Hope they all thrive and hope that mom is recovering nicely. Can't wait to see them :stars:


----------



## StaceyRosado (Oct 5, 2007)

*Re: Timachee Kidded Quints (pics added*

pictures are beautiful! mom must have been huge - they all look to be a ncie size


----------



## Thunderhill (Jan 7, 2008)

*Re: Timachee Kidded Quints (pics added*

Here is mommy the day before


----------



## StaceyRosado (Oct 5, 2007)

*Re: Timachee Kidded Quints (pics added*

she wasnt THAT wide, must be a big doe or she carried low.


----------



## capriola-nd (Jul 6, 2008)

*Re: Timachee Kidded Quints (pics added*

Wow!! Congrats on so many babies! They are just beautiful too!
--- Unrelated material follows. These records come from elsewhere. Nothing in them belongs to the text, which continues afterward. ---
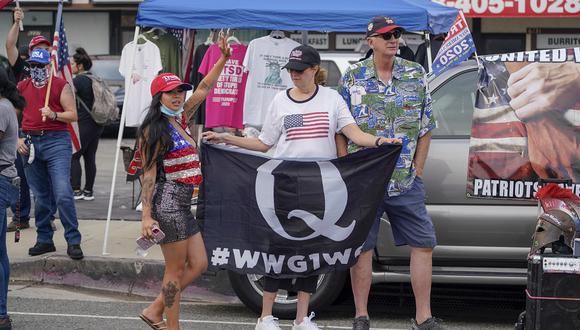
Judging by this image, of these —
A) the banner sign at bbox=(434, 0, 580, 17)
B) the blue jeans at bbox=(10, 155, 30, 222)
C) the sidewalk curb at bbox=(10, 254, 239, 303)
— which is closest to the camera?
the sidewalk curb at bbox=(10, 254, 239, 303)

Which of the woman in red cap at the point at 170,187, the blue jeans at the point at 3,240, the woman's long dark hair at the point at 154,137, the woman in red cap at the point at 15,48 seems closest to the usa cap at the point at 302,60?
the woman in red cap at the point at 170,187

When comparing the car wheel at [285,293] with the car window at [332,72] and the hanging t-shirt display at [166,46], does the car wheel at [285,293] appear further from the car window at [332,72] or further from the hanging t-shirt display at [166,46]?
the car window at [332,72]

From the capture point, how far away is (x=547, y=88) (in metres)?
7.08

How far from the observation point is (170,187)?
6.52 meters

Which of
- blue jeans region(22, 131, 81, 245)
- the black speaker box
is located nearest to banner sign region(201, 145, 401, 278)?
the black speaker box

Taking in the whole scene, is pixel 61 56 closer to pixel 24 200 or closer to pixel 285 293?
pixel 24 200

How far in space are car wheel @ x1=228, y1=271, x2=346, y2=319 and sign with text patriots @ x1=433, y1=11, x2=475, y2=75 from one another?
83.0 inches

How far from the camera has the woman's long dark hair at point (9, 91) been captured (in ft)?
23.4

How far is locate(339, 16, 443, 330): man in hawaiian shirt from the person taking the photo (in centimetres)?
688

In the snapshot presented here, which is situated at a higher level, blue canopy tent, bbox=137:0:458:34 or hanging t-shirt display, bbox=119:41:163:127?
blue canopy tent, bbox=137:0:458:34

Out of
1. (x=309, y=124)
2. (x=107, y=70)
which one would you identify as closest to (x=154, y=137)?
(x=309, y=124)

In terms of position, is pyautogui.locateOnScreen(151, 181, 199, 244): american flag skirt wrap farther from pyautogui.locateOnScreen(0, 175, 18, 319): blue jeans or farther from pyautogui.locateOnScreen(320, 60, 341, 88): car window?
pyautogui.locateOnScreen(320, 60, 341, 88): car window

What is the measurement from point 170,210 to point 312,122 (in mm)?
1074

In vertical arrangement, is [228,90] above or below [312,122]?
above
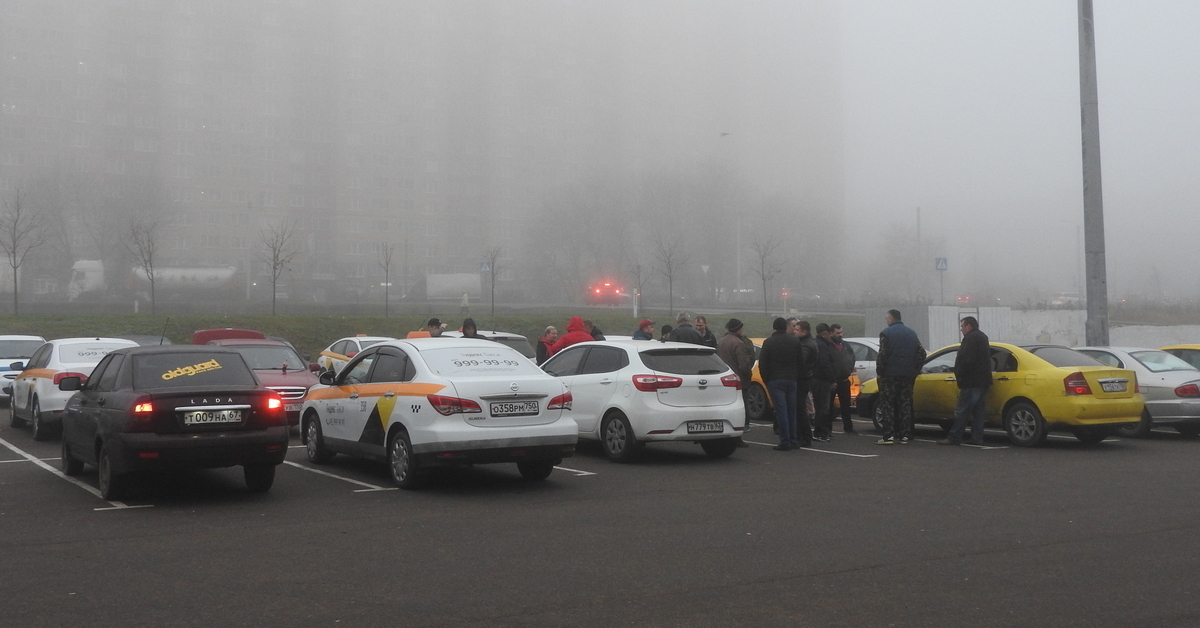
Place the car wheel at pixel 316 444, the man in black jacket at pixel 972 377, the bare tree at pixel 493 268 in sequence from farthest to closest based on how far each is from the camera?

Love the chammy colors!


----------



## Sweet Gum Minis (Oct 6, 2007)

*Re: Timachee Kidded Quints (pics added*

Oh my gosh Robin, they're adorable!!! Timachee wasn't shy with sharing her chamoisee gene was she? 4 of the 5 got it! Too cool! Pity you didn't get more blue-eyes, but still, who can complain with 5 healthy babies and 3 of them are girls!!!

Just like Stacey said, she wasn't that big. She was certainly very round, but not overly huge. Thanks for posting that picture!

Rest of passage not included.